She paused for a moment, looking over at Don and Chance who had migrated towards an area of the hall that was far less crowded. They seemed to be in quite the exciting conversation.

“It’s…” Her thumb dragged itself along the rim of her cup. “It’s complicated. I don’t want things to change. I’ve always been someone she holds dear.”

“You don’t want things to go south, huh?”

“Exactly. It’s better this way.”

“Are you scared that things will change, or scared that she doesn’t return those feelings?”

“Both. Definitely both. Not to mention, things work differently when you’re in a…family.”

“How so?”

“Things are never guaranteed. It’s best not to complicate things with emotions and relationships in case something goes wrong or we slip up.” She turned, setting down her cup to refill it. “I’ll tell her one day, probably. But that day won’t be for a long, long time.”

“If you’re worried about slipping up if you tell her, I think you should be just as concerned if you slip up and haven’t told her. What if something happens and you’ve spent all this time keeping how you feel locked up?”

“I didn’t expect to be getting relationship advice on someone younger than me.”

“Well, hey, I’ll be getting married soon and you can’t even bag your best friend over there.”

“We’re hardly best friends.”

“Out of all four of you, she chose you to come along with her, didn’t she? That’s gotta mean something.”

“It’s merely about positions. Full business if you ask me.” She turned back around. “As her right hand man, it’s only customary that I tag along for events like this.

“How’d you even get that position anyways? Surely that’s not your real name.”

“It’s mostly because I’ve known her the longest. We met in college, long before she inherited the family. Back when she had dreams of maybe doing something else with her life.”

“What did she wanna be, if you don’t mind me asking?”

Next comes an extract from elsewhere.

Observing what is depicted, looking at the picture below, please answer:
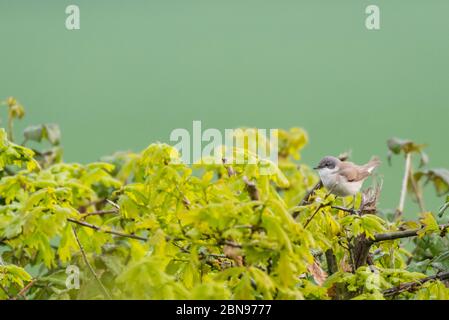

“A doctor. Always told me she wanted to work in pediatrics, with kids.”

“An admirable career,” I commented.

“I’ll say. We shared only one class, if I remember correctly. We got partnered up for a major assignment and became fast friends.”

“That’s sweet.”

“I learned about the family one night after she’d gotten incredibly drunk. She called me in wasted tears. She had just found out that her elder brother, who was to initially inherit the business, had passed away. She was the only one left.”

“Couldn’t she just have said no?”

“Not that easy. Once you're in the business, you can’t leave it. She became a part of it the day she was born.” She took another sip, as did I. “A mixture of remorse for the mafia, likely mixed in with mourning her brother, led her to detail every little thing to me. But quickly after, she was scared that she put me in danger.”

“And so you just agreed to join?”

“Exactly. It was just how the cookie crumbled, nothing more and nothing less.”

“You don’t think you’re intentionally reading too little into it?”

“Even if I was, I still think it’s better this way.”

“If that doesn’t make you best friends, I don’t know what does. Hell, the only reason why Chance and I became friends was just because my family is rich.”

“Really? That’s it?”

“I’d say. Chance’s parents are a little shallow in that sense, but I’ll always be thankful it led her to me.”

“What does your family do, if you don’t mind me asking?”

“Don’t laugh.”

“Why would I laugh?”

“Seeing all these people who are likely connected to tycoons, major business models, scams, any way to get money, makes my family’s successes look a little silly.”

“Well, it ain’t like I come from money either. Don’s the richest person I know.”

“My mom owns a successful pizzeria chain.”

I heard her snort.

“Hey! I told you not to laugh!” I playfully hit her on the shoulder.

“I’m trying! But the way you said it!” She was holding her free hand up towards her mouth.

“What’s wrong with the way I said it?”

“There’s nothing wrong with getting your money out of food. Truth be told, a lot of rich investors try to cash in on that type of money.”

“The guy out front laughed,” I muttered.

“Oh, that guy? The only reason he got a job under the lady who owns this place is because she knows his dad.”

“Can’t say I’m too far off. People only know me because of my mom.”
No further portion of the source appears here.